There are an estimated 176 square kilometres of tailings ponds, pictured frozen here, that hold the waste product of bitumen development in the tar sands. Photo by Kris Krug.
Scientists have long been subjected to unpleasant, threatening email campaigns – and I talk about this from some personal experience. But although “climategate” was very destructive for people personally, I take the view that it had a silver lining. Since then, the scientific community has collectively become more open about its analyses and findings. The more open we can be about our work, about our discussions and disagreements, the better that is for society. This is a social issue: it is not just about science. So I think some good came out of the affair.

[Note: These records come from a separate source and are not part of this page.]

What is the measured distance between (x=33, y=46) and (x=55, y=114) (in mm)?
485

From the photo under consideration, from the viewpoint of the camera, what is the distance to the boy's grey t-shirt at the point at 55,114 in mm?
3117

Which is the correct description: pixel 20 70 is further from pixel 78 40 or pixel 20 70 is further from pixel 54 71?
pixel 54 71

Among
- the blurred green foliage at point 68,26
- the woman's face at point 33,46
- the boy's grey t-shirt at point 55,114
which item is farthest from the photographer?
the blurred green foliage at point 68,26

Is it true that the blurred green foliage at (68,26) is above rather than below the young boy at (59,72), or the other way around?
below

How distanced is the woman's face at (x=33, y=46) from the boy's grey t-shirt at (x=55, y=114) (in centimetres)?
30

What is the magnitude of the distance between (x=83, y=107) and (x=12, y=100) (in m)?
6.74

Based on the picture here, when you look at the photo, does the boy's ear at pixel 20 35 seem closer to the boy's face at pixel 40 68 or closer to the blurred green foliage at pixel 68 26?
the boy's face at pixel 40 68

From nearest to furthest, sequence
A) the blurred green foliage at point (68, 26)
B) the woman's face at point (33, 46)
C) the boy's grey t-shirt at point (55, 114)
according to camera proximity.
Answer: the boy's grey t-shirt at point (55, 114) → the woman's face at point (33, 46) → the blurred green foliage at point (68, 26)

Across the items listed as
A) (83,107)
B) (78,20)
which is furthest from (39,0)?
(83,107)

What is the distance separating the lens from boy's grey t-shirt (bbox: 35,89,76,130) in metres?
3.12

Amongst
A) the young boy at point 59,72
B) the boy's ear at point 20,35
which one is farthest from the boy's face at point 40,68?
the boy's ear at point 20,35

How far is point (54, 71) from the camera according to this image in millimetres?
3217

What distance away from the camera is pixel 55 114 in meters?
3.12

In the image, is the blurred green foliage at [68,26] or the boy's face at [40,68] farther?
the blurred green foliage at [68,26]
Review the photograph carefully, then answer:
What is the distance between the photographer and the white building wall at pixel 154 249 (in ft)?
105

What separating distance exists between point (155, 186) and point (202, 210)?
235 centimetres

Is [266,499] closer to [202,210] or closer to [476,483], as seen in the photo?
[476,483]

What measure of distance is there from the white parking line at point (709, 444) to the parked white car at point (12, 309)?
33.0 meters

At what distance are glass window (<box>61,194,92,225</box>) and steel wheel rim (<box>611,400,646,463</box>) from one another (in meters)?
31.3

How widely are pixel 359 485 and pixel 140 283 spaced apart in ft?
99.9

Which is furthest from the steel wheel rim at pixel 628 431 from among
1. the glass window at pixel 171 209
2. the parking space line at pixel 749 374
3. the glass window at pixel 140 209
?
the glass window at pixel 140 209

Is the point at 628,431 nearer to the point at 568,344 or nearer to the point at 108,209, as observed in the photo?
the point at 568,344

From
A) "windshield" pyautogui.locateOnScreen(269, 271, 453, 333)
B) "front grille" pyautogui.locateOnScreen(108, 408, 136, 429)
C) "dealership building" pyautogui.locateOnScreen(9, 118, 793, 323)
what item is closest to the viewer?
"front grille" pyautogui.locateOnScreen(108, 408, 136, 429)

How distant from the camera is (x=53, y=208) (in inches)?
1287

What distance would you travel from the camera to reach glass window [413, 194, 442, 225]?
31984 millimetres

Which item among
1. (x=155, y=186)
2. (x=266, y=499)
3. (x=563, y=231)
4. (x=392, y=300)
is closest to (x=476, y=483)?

Furthermore, although the climate “sceptics” are often well funded and are organised around a much easier destructive agenda, they have been unable really to dent the scientific understanding of climate change. The “sceptics” have certainly scared and influenced some policymakers, and in that way have further delayed mitigation efforts – for which poorer people living in more vulnerable communities will inevitably suffer. However, for science, the repercussions of their efforts have been to deliver a much more open and resilient science community and demonstrate the robustness of the science underpinning concerns about climate change. So, in a strange way, they are to be thanked.
■ More on Kevin Anderson’s web site and the Tyndall Centre web site.
■ The Campaign Against Climate Change web site is here; more on last month’s conference here.
[2] “Climategate” began with the publication by climate science deniers, just before the 2009 United Nations climate change summit at Copenhagen, of hacked emails by Phil Jones, a leading climate scientist at the University of East Anglia, and others. By presenting selected passages from the emails in a way designed deliberately to distort their meaning, climate science deniers falsely claimed that Jones and others had tried to suppress the results of research that questioned some standard findings of climate science. The charges were widely reported in the days prior to the conference, together with a tide of false accusations against Jones, questioning his professional integrity. The identity of the hackers was never established. Jones and his colleagues were cleared of any wrongdoing in an enquiry by the university authorities.